There are generally two different things that we want from our statistical model. First, we want it to describe our data well; that is, we want it to have the lowest possible error when modeling our data. Second, we want it to generalize well to new datasets; that is, we want its error to be as low as possible when we apply it to a new dataset. It turns out that these two features can often be in conflict.
To understand this, let’s think about where error comes from. First, it can occur if our model is wrong; for example, if we inaccurately said that height goes down with age instead of going up, then our error will be higher than it would be for the correct model. Similarly, if there is an important factor that is missing from our model, that will also increase our error (as it did when we left age out of the model for height). However, error can also occur even when the model is correct, due to random variation in the data, which we often refer to as “measurement error” or “noise”. Sometimes this really is due to error in our measurement – for example, when the measurements rely on a human, such as using a stopwatch to measure elapsed time in a footrace. In other cases, our measurement device is highly accurate (like a digital scale to measure body weight), but the thing being measured is affected by many different factors that cause it to be variable. If we knew all of these factors then we could build a more accurate model, but in reality that’s rarely possible.
Let’s use an example to show this. Rather than using real data, we will generate some data for the example using a computer simulation (about which we will have more to say in a few chapters).

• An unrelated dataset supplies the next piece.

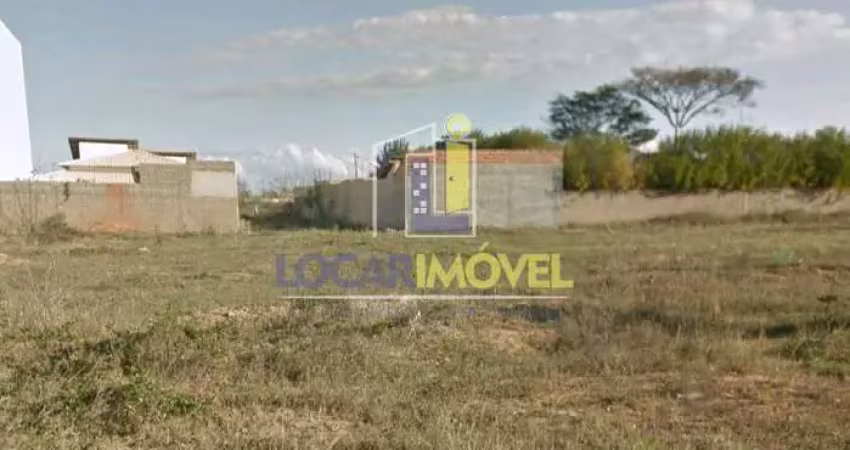 Terreno de 1000 m² 20 x 50 à venda, entre as avenidas gilenilda alves e larissa cavalcante no  alto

Let’s say that we want to understand the relationship between a person’s blood alcohol content (BAC) and their reaction time on a simulated driving test. We can generate some simulated data and plot the relationship (see Panel A of Figure 8.5).
In this example, reaction time goes up systematically with blood alcohol content – the line shows the best fitting model, and we can see that there is very little error, which is evident in the fact that all of the points are very close to the line.
We could also imagine data that show the same linear relationship, but have much more error, as in Panel B of Figure 8.5. Here we see that there is still a systematic increase of reaction time with BAC, but it’s much more variable across individuals.
These were both examples where the linear model seems appropriate, and the error reflects noise in our measurement. The linear model specifies that the relationship between two variables follows a straight line. For example, in a linear model, change in BAC is always associated with a specific change in ReactionTime, regardless of the level of BAC.
On the other hand, there are other situations where the linear model is incorrect, and error will be increased because the model is not properly specified. Let’s say that we are interested in the relationship between caffeine intake and performance on a test. The relation between stimulants like caffeine and test performance is often nonlinear - that is, it doesn’t follow a straight line. This is because performance goes up with smaller amounts of caffeine (as the person becomes more alert), but then starts to decline with larger amounts (as the person becomes nervous and jittery). We can simulate data of this form, and then fit a linear model to the data (see Panel C of Figure 8.5). The blue line shows the straight line that bests fits these data; clearly, there is a high degree of error. Although there is a very lawful relation between test performance and caffeine intake, it follows a curve rather than a straight line. The linear model has high error because it’s the wrong model for these data.